Figure 1

Analysis of antigen specific CD4⁺/CD8⁺ T cell responses induced by vaccination in the lung and spleen. (a) Schematic illustration of the gene deletion produced in the second-generation version of BCGΔBCG1419c compared with wild type BCG. (b) Experimental scheme for BCGΔBCG1419c and BCG vaccines testing. Each group of female mice (n = 10) was vaccinated with BCG or BCGΔBCG1419c via subcutaneous injection (1.0 × 10⁶ CFUs/mouse; blue arrow). Ten weeks after vaccination, mice were aerogenically infected with Mtb strain M2, achieving an initial infectious dose of ~ 200 CFUs (black arrow). Immunological analysis was conducted before and after Mtb infection (red arrow). Bacterial counts and histopathological analysis in each subset of mice were evaluated at the indicated time point after Mtb infection (red arrow). (c) Ten weeks after vaccination, mice from each group (n = 4) were sacrificed, and cells from lung and spleen were stimulated ex vivo with or without PPD (5 μg/ml) at 37 °C for 9 h in the presence of GolgiPlug. The frequencies of PPD-specific IFN-γ⁺TNF-α⁺- or IFN-γ⁺IL-2⁺-producing CD4⁺CD62L^-CD44⁺ T-cells were determined by intracellular cytokine staining in the lungs and spleen of each vaccinated mouse and presented as dot plots with bar graphs. (d) The frequencies of PPD-specific IFN-γ⁺TNF-α⁺- or IFN-γ⁺IL-2⁺-producing CD8⁺CD62L^-CD44⁺ T-cells were determined by intracellular cytokine staining in the lungs and spleen of each vaccinated mouse and presented as dot plots with bar graphs.

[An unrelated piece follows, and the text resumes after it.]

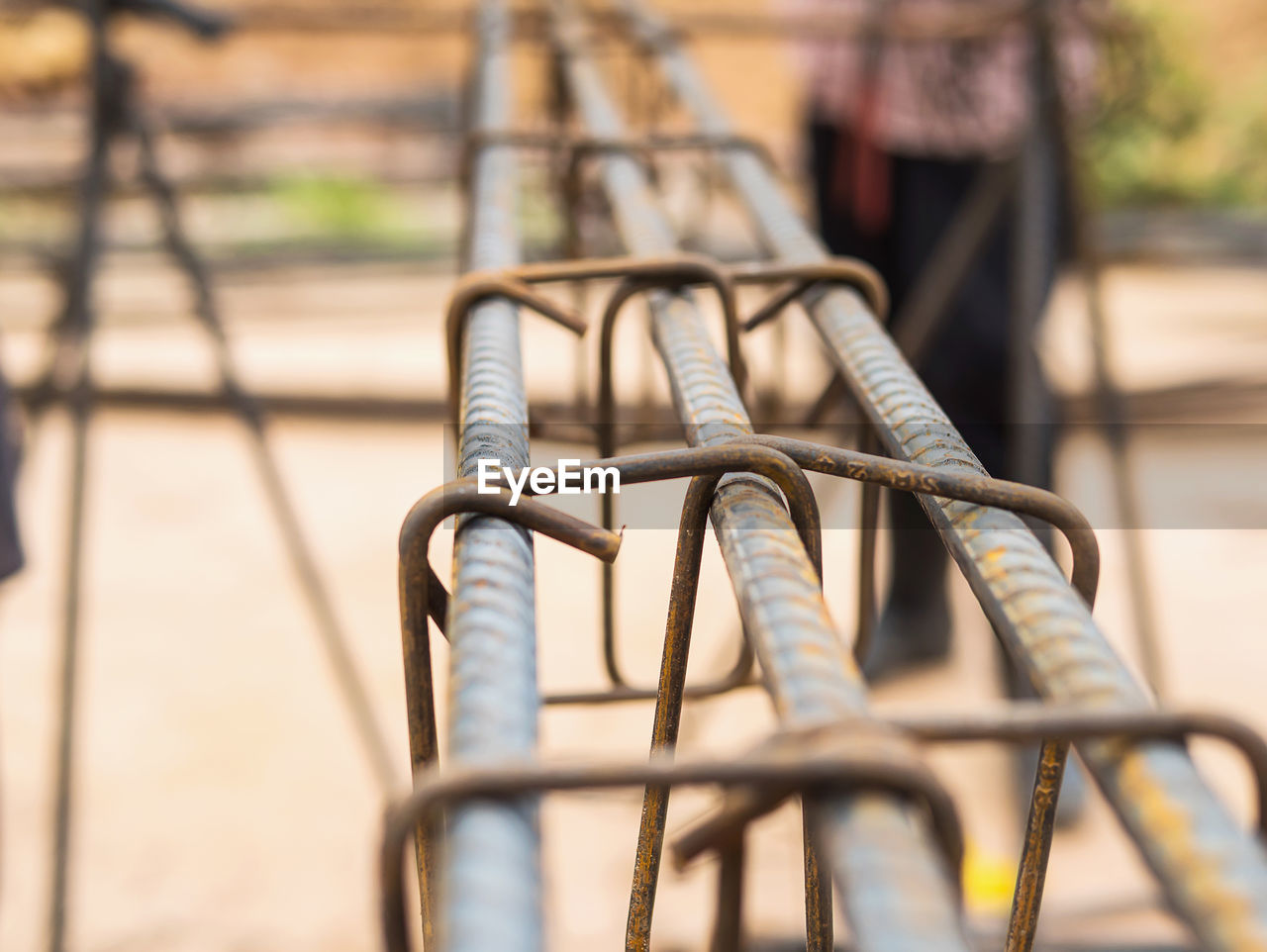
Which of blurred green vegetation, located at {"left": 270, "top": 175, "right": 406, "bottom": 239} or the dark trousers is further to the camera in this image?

The experimental results are presented as the mean ± SD from 4 mice from each group. The representative mean values are denoted in each FACS plot. One-way ANOVA with post hoc Tukey’s multiple comparison test was used to evaluate the significance. *p < 0.05, **p < 0.01, and ***p < 0.001. The experimental results of one representative experiment are shown.